My puppy Cricket is 6 months old now. Recently, she has begun to exhibit some socialization issues...she is not aggressive, but she will bark at a person/dog when the are out of her reach out of excitement. When she meets a new dog, she goes nuts-tail wagging, running around like a crazy girl, just generally impolite to the other dog. Today I also noticed that she was hesitant to meet a stranger, which she has never done before.

I live in a very small town and the only trainer I have been able to find does not have classes starting until late April, and by that time Cricket will be 7-8 months old, and the puppy socialization class age limit is 6 months. The other hard part is that I live in NY, and although I use a town park for Cricket's bathroom (so there SHOULD be a lot of interaction with other dogs) winter means that few people are out and therefore she has limited experience with meeting people/dogs outside. I am really worried that she is going to end up very poorly socialized...and I feel like there's nothing I can do about it.

So I guess my question is, what can I do to help socialize her before I can get her into a class? Also, If she starts a beginner obedience class at 8 months, will she still be able to learn how to be around other dogs? Any input/advice would be very appreciated!

-Kristen+Cricket


----------



## TooneyDogs (Aug 6, 2007)

Socialization is about teaching the puppy how to react to the world...how to show confidence and calmness. If she's going wild, it means you got too close. Work at a distance...praise her for paying attention to you and sitting politely for example.
You move closer as she develops self-control. That distance might be 50 yards away....whenever she she shows the first sign of anxiety then you move to 40 yards...still calm?....move to 30, etc.


----------



## dakotajo (Jan 29, 2009)

my 8 and a half old month pup still acts like this and yet she was socialized starting at 10 weeks old.
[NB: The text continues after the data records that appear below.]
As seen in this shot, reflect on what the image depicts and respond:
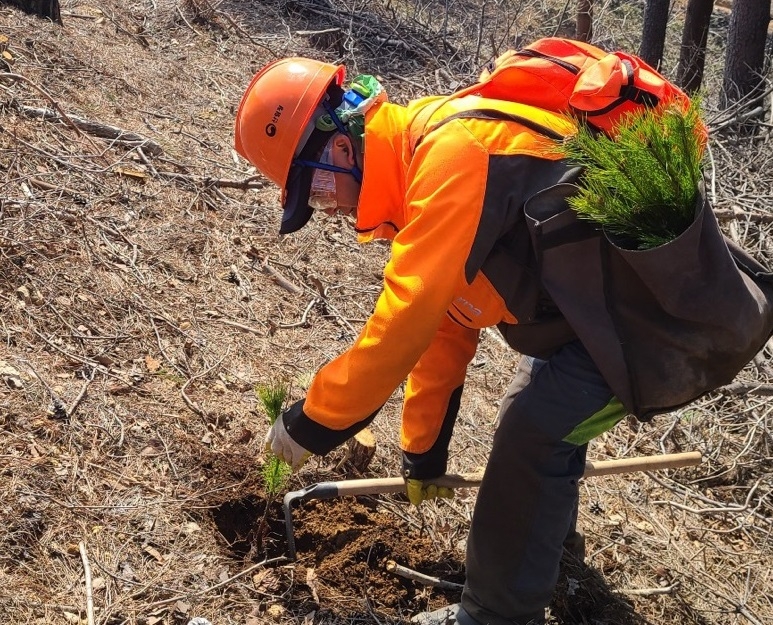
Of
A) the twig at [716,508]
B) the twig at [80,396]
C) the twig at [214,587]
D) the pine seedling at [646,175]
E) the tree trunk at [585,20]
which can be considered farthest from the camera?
the tree trunk at [585,20]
My daughter drove her around everywhere and so did/do I and played with a couple other dogs. She is soo happy to be around people and other dogs that she must learn self control! She is starting obedience training soon as she needs to learn manners and I figure about 6 to 8 dogs in the class should help. I know she will be beyond herself with joy when we first go. She is also intimidated by tall men??? so maybe there will be a couple of tall men there too


----------